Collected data
□ □ □

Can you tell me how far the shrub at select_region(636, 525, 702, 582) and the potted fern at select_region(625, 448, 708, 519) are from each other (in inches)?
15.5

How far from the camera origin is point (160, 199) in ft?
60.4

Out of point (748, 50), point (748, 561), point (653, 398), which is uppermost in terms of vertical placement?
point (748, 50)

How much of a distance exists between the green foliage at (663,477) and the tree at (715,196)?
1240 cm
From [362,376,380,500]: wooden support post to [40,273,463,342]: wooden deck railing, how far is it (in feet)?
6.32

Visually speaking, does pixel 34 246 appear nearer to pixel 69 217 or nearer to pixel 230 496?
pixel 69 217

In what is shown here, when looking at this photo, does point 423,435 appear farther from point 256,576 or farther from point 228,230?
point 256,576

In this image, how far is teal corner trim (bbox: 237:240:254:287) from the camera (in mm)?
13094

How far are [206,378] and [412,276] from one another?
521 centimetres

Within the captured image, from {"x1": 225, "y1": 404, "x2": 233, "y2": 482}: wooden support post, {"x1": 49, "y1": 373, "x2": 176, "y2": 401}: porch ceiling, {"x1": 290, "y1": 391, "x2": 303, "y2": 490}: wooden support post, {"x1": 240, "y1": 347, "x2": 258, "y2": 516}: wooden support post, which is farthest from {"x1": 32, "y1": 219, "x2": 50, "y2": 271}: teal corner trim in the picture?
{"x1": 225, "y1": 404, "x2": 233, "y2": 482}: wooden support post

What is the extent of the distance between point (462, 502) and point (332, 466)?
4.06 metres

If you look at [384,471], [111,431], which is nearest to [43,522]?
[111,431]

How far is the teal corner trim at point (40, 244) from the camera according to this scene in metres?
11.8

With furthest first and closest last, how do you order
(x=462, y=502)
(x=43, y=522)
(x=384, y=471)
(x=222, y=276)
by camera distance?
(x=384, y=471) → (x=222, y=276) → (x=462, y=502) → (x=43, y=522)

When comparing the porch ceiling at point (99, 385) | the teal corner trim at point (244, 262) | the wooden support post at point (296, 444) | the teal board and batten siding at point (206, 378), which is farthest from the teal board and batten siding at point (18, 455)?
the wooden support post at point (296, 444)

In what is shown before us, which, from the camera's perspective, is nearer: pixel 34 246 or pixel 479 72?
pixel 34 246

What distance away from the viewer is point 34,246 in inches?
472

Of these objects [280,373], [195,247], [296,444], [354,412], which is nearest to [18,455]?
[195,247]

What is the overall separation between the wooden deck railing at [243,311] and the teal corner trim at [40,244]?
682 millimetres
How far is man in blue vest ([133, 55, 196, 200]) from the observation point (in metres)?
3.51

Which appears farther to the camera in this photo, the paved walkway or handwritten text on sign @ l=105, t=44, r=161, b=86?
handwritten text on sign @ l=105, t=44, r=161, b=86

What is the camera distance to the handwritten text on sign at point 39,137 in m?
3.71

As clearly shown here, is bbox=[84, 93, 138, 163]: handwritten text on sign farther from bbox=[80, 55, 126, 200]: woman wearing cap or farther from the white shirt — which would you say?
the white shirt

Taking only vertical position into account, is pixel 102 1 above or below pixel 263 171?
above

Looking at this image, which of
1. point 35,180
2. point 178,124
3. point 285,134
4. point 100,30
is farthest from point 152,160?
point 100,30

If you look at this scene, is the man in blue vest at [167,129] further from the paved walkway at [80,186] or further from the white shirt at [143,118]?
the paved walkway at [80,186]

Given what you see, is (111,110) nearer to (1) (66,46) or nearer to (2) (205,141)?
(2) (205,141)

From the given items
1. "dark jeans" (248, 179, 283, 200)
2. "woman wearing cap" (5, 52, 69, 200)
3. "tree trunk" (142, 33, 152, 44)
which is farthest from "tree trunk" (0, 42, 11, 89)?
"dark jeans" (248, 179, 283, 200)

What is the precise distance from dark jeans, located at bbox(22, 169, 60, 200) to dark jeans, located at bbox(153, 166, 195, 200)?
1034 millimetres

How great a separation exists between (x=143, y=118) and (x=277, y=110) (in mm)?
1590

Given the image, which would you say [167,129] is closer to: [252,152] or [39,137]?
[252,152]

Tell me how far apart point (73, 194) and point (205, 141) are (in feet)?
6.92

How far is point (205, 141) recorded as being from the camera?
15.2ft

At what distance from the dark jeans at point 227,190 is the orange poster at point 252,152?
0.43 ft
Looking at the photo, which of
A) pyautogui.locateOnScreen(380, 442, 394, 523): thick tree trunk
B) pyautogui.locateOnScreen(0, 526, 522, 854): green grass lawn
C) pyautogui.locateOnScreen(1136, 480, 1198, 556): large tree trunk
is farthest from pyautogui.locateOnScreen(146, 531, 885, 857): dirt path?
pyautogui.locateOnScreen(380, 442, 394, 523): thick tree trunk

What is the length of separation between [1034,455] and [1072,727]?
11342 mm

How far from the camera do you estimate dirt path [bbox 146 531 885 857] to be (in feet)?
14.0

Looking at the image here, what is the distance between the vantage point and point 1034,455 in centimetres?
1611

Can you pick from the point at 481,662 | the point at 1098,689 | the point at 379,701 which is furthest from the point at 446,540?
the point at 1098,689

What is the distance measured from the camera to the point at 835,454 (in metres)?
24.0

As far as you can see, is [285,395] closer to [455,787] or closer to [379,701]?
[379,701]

□ □ □

#### [TASK INSTRUCTIONS]
Reproduce every item above line for line, with no changes.

#### [RESULT OF THIS EXERCISE]
Can you tell me how far the shrub at select_region(636, 525, 702, 582) and the potted fern at select_region(625, 448, 708, 519) are from each other (in inches)?
15.5

How far from the camera origin is point (160, 199) in ft?
60.4

Out of point (748, 50), point (748, 561), point (653, 398), which is uppermost in terms of vertical placement?
point (748, 50)

How much of a distance exists between the green foliage at (663,477) and the tree at (715,196)?
1240 cm
From [362,376,380,500]: wooden support post to [40,273,463,342]: wooden deck railing, how far is it (in feet)?
6.32

Visually speaking, does pixel 34 246 appear nearer to pixel 69 217 or nearer to pixel 230 496?
pixel 69 217

In what is shown here, when looking at this photo, does point 423,435 appear farther from point 256,576 or farther from point 228,230?
point 256,576

In this image, how far is teal corner trim (bbox: 237:240:254:287) from the camera (in mm)?
13094

How far are [206,378] and [412,276] from one another?
521 centimetres

Within the captured image, from {"x1": 225, "y1": 404, "x2": 233, "y2": 482}: wooden support post, {"x1": 49, "y1": 373, "x2": 176, "y2": 401}: porch ceiling, {"x1": 290, "y1": 391, "x2": 303, "y2": 490}: wooden support post, {"x1": 240, "y1": 347, "x2": 258, "y2": 516}: wooden support post, which is farthest from {"x1": 32, "y1": 219, "x2": 50, "y2": 271}: teal corner trim in the picture?
{"x1": 225, "y1": 404, "x2": 233, "y2": 482}: wooden support post

What is the extent of the distance between point (462, 502) and point (332, 466)?
4.06 metres

If you look at [384,471], [111,431], which is nearest to [43,522]?
[111,431]

How far is the teal corner trim at point (40, 244) from the camera according to this scene in metres?
11.8

With furthest first and closest last, how do you order
(x=462, y=502)
(x=43, y=522)
(x=384, y=471)
(x=222, y=276)
by camera distance?
(x=384, y=471) → (x=222, y=276) → (x=462, y=502) → (x=43, y=522)

When comparing the porch ceiling at point (99, 385) | the teal corner trim at point (244, 262) | the wooden support post at point (296, 444) | the teal board and batten siding at point (206, 378), which is farthest from the teal board and batten siding at point (18, 455)?
the wooden support post at point (296, 444)

In what is shown before us, which, from the camera's perspective, is nearer: pixel 34 246 or pixel 479 72?
pixel 34 246

What distance away from the viewer is point 34,246 in inches?
472

Of these objects [280,373], [195,247], [296,444], [354,412], which is nearest to [18,455]?
[195,247]

What is the overall separation between the wooden deck railing at [243,311] and the teal corner trim at [40,244]?
682 millimetres
How far is man in blue vest ([133, 55, 196, 200]) from the observation point (in metres)?
3.51

Which appears farther to the camera in this photo, the paved walkway or handwritten text on sign @ l=105, t=44, r=161, b=86?
handwritten text on sign @ l=105, t=44, r=161, b=86

What is the camera distance to the handwritten text on sign at point 39,137 in m?
3.71

As clearly shown here, is bbox=[84, 93, 138, 163]: handwritten text on sign farther from bbox=[80, 55, 126, 200]: woman wearing cap or farther from the white shirt — which would you say?
the white shirt

Taking only vertical position into account, is pixel 102 1 above or below pixel 263 171?
above

Looking at this image, which of
1. point 35,180
2. point 178,124
3. point 285,134
4. point 100,30
is farthest from point 152,160?
point 100,30

If you look at this scene, is the man in blue vest at [167,129] further from the paved walkway at [80,186] or further from the white shirt at [143,118]?
the paved walkway at [80,186]

Given what you see, is (111,110) nearer to (1) (66,46) or nearer to (2) (205,141)?
(2) (205,141)

From the given items
1. "dark jeans" (248, 179, 283, 200)
2. "woman wearing cap" (5, 52, 69, 200)
3. "tree trunk" (142, 33, 152, 44)
which is farthest from "tree trunk" (0, 42, 11, 89)?
"dark jeans" (248, 179, 283, 200)

What is the precise distance from dark jeans, located at bbox(22, 169, 60, 200) to dark jeans, located at bbox(153, 166, 195, 200)?
1034 millimetres

How great a separation exists between (x=143, y=118) and (x=277, y=110) (in mm)?
1590

Given the image, which would you say [167,129] is closer to: [252,152] or [39,137]?
[252,152]

Tell me how far apart point (73, 194) and point (205, 141) are (in feet)?
6.92

How far is point (205, 141) recorded as being from the camera?
15.2ft

At what distance from the dark jeans at point 227,190 is the orange poster at point 252,152?
0.43 ft
Looking at the photo, which of
A) pyautogui.locateOnScreen(380, 442, 394, 523): thick tree trunk
B) pyautogui.locateOnScreen(0, 526, 522, 854): green grass lawn
C) pyautogui.locateOnScreen(1136, 480, 1198, 556): large tree trunk
is farthest from pyautogui.locateOnScreen(146, 531, 885, 857): dirt path?
pyautogui.locateOnScreen(380, 442, 394, 523): thick tree trunk

What is the length of separation between [1034,455] and [1072,727]?
11342 mm

How far from the camera do you estimate dirt path [bbox 146 531 885 857] to be (in feet)?
14.0

Looking at the image here, what is the distance between the vantage point and point 1034,455 in centimetres?
1611

Can you pick from the point at 481,662 | the point at 1098,689 | the point at 379,701 which is furthest from the point at 446,540?
the point at 1098,689

What is the distance measured from the camera to the point at 835,454 (in metres)?
24.0

As far as you can see, is [285,395] closer to [455,787] or closer to [379,701]?
[379,701]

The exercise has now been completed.